El campeonato eléctrico ha construido buena parte de su identidad alrededor de trazados urbanos, con circuitos integrados en grandes ciudades y carreras pensadas para acercar la competición al centro de actividad. En Tokio, ese planteamiento encaja con una sede especialmente relevante para los fabricantes japoneses, en un país donde la electrificación del automóvil convive con tecnologías híbridas y soluciones de pila de combustible.

Para Nissan, la carrera tiene también una lectura industrial. La marca japonesa utiliza la Fórmula E como laboratorio competitivo vinculado al desarrollo de sistemas eléctricos, aunque en pista el margen lo marcan factores mucho más concretos: eficiencia, estrategia, clasificación y capacidad para evitar incidentes en un trazado urbano donde adelantar suele exigir precisión.

El peso de correr ante el público propio

El equipo llega a Japón con una alineación formada por Oliver Rowland y Norman Nato, confirmada para la temporada 2025-26 por la estructura japonesa. Ambos pilotos afrontan la cita de Tokio en un contexto en el que cada punto pesa, porque una doble ronda puede alterar de forma importante la clasificación de pilotos y de equipos.

Competir en casa rara vez simplifica un fin de semana. La presión mediática aumenta, los compromisos fuera del garaje se multiplican y el margen para separar ruido y rendimiento se estrecha. En el caso de Nissan Formula E Team, el retorno a Tokio supone correr ante directivos, empleados y aficionados de la marca, pero la prioridad sigue siendo la misma: ejecutar una carrera limpia desde la clasificación hasta la última vuelta.

La cita de Tokio aparece en el calendario oficial como una de las pruebas japonesas del curso 2025-26. El hecho de que las rondas se disputen de noche añade una variable poco habitual en la categoría, acostumbrada a calendarios urbanos donde la logística local condiciona horarios, accesos y configuración del evento.

Un campeonato que llega a su tramo caliente

Las rondas 14 y 15 llegan cuando el campeonato entra en una fase en la que los errores se pagan más caros. En la Fórmula E, una mala clasificación puede comprometer todo el fin de semana, porque los pelotones compactos y la gestión del modo de ataque obligan a tomar decisiones estratégicas en ventanas muy reducidas.

La naturaleza urbana de Tokio refuerza esa exigencia. Los equipos trabajan con referencias muy ajustadas de frenada, temperatura de neumáticos y consumo energético, mientras los pilotos deben equilibrar agresividad y conservación. En una carrera nocturna, la evolución del asfalto y las condiciones ambientales pueden variar respecto a los datos recogidos en sesiones anteriores, un detalle que obliga a afinar simulaciones y lectura de carrera.
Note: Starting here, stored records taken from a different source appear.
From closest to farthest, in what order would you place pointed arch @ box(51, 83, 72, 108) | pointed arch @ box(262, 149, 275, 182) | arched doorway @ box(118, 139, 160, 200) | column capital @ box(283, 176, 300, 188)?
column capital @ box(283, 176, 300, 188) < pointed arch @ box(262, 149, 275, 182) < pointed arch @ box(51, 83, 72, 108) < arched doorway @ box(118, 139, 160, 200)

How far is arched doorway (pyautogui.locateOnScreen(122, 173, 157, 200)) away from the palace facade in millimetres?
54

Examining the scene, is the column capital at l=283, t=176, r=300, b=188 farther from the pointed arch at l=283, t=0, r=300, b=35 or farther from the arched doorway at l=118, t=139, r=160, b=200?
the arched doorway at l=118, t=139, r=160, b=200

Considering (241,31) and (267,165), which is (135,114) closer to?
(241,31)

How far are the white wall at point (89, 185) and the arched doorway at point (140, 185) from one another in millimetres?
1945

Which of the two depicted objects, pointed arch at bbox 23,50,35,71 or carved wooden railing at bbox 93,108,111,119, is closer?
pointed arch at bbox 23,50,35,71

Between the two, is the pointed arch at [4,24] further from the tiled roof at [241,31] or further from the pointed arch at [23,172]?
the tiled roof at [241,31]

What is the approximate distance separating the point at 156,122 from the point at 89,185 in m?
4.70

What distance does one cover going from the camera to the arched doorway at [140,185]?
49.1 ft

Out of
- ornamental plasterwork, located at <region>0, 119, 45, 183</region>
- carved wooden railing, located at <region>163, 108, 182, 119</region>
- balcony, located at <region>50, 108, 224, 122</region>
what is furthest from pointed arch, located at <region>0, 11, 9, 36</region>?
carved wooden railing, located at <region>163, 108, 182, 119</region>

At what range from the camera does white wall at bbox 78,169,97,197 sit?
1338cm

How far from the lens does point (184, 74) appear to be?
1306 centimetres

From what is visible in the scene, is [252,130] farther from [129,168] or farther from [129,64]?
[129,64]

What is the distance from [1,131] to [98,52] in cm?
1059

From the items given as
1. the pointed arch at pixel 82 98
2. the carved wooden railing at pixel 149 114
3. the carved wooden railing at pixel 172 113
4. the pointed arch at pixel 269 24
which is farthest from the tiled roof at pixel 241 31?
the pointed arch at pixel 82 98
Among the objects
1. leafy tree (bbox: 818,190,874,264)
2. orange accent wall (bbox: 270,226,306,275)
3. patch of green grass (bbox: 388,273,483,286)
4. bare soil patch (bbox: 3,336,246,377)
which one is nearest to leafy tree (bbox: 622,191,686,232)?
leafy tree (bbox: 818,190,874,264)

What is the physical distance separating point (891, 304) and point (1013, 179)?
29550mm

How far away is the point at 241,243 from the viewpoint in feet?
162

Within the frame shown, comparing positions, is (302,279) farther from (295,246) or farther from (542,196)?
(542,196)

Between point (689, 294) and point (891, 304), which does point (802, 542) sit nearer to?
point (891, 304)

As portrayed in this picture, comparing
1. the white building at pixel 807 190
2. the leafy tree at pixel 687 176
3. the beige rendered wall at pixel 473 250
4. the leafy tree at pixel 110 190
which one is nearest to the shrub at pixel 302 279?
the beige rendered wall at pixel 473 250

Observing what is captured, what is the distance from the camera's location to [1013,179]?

El interés para el aficionado español está en ver cómo se adapta la categoría a un escenario nocturno en uno de sus mercados más relevantes para la automoción. Japón no solo aporta fabricantes y tradición tecnológica: también ofrece un público familiarizado con el automovilismo, desde la resistencia hasta los monoplazas, y ahora recibe una versión distinta del campeonato eléctrico.

La doble cita de Tokio permite además medir el momento competitivo de Nissan frente a rivales que han convertido la Fórmula E en un banco de pruebas deportivo y tecnológico. La categoría no premia únicamente la velocidad pura; premia la eficiencia en carrera, la lectura táctica y la capacidad de aprovechar neutralizaciones o cambios de ritmo sin salirse de una ventana energética muy calculada.

El fin de semana del 25 y 26 de julio, Nissan Formula E Team se juega más que un resultado local en las primeras carreras nocturnas de la serie en Tokio: se enfrenta a una oportunidad de puntuar en un momento clave del campeonato y de hacerlo en el escaparate más sensible para un fabricante japonés, su propio país.